Following the Yates Returns discovery in November of 2021, Statutesandstories.com has been carefully examining overlooked archival records that might shed light on Robert Yates’ schedule in August and September of 1787. This post provides an update on the ongoing process of reviewing court records and files.
Background about the New York Supreme Court of Judicature
Almost by definition, courts generate paperwork. The paper trail created by Judge Yates is discussed below, following a discussion of the New York Supreme Court of Judicature. In 1787 Robert Yates was a judge on New York’s Supreme Court of Judicature. He was initially appointed to the court in 1777.
By way of background, today’s New York Supreme Court (formerly the Supreme Cort of Judicature) was established in 1691, making it one of the oldest courts of general jurisdiction in the United States. Unlike other states, New York’s Supreme Court was and remains a lower level, trial level court.
Pursuant to legislation adopted by the New York Assembly, the Supreme Court of Judicature held jurisdiction over both criminal and civil cases. It was also empowered to hear appeals from inferior local courts. The Court’s “bench” consisted of a single Chief Justice along with two Associate Justices in New York City and Albany. Dating back to colonial times, appeals were taken to the royal governor and his council. In theory, appeals could subsequently be raised to the Privy Council in London.
When the Supreme Court of Judicature was established in 1691, it replaced the Court of Assize established in 1667. The Act of 1691 provided:
[T]he Supreme Court is hereby fully empowered and authorized to have cognizance of all pleas, civil, criminal and mixed, so fully and amply to all intents and purposes whatsoever, as the courts of Kings Bench, Common Pleas and Exchequer, within their “Majesties” Kingdom of England have or ought to have; in and to which Supreme Court all and every person and persons whatsoever shall or may, if they shall so see meet, commence or remove any action or suit, the deed or damage in any such action or suit being upwards of twenty pounds, and not otherwise, or shall or may by warrant, writ of error or certiorari, remove out of any of the respective courts of Mayor and Aldermen, Sessions and Common Pleas, judgment, information or indictment there had or depending, and may correct errors in judgment, or reverse the same, if by just cause, provided always that the judgment removed shall be upwards of the value of twenty pounds.

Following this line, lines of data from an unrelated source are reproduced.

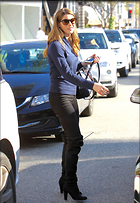 Celebrity Photo: Ashley Greene 1200x1737   285 kb Viewed 40 times @BestEyeCandy.com Added 58 days ago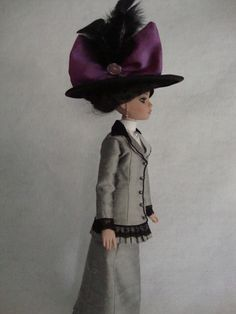 Edwardian hat for Ellowyne Wilde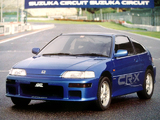Mugen Honda CR-X SiR PRO.2 (EF8) 1989–91 images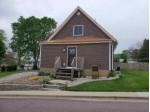 69 S Van Buren St, Benton, WI by Sold By Realtor $120,000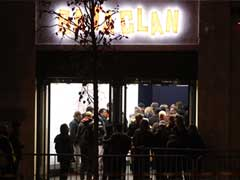 Sting Reopens Bataclan Concert Hall A Year After Paris Massacre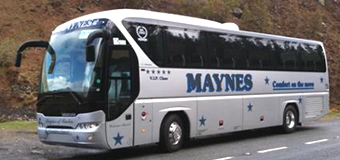 Maynes drivers complete CPC training 17 months early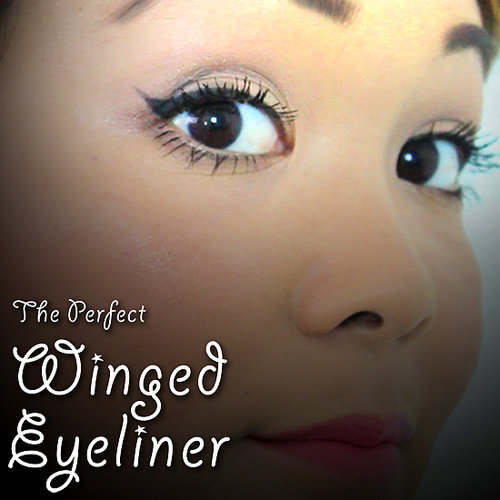 How to Get Perfect Winged Eyeliner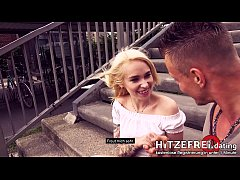 HITZEFREI.dating CAUGHT by POLICE: Blonde Girl ...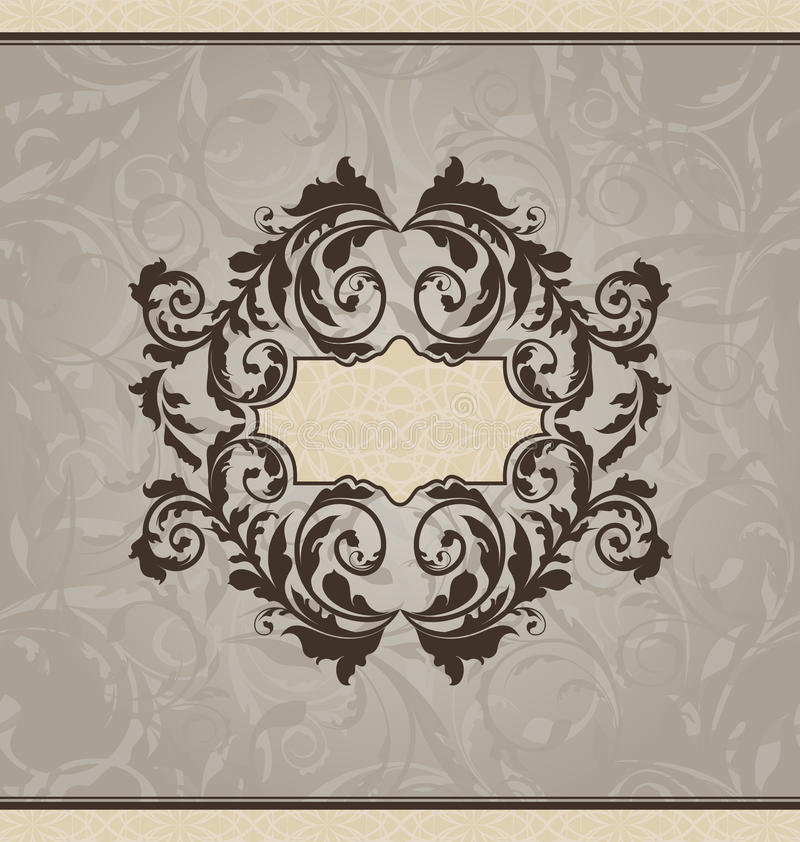 Scheda o invito ornamentale di rinascita royalty illustrazione gratis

In addition to hearing cases, the Supreme Court of Judicature also had appellate jurisdiction over lower, local courts and officials, including justices of the peace. For example, Laws of 1787, Chap. 72, provided for issuance of writs of habeas corpus to remove civil causes from inferior courts into the Supreme Court of Judicature. Of course, a writ of habeas corpus was also used by the Supreme Court of Judicature to command a judge, sheriff, or jail to deliver an individual into the custody of the Court, and to state the legal authority for the detention.
New York’s first constitution was adopted in 1777. Article 35 declared that:
[S]uch parts of the common law of England and of the statute law of England and Great Britain, and of the acts of the legislature of the colony of New York, as together did form the law of the said colony . . . shall be and continue the law of this State subject to such alterations and provisions, as the Legislature of this State, shall from time to time, make concerning the same.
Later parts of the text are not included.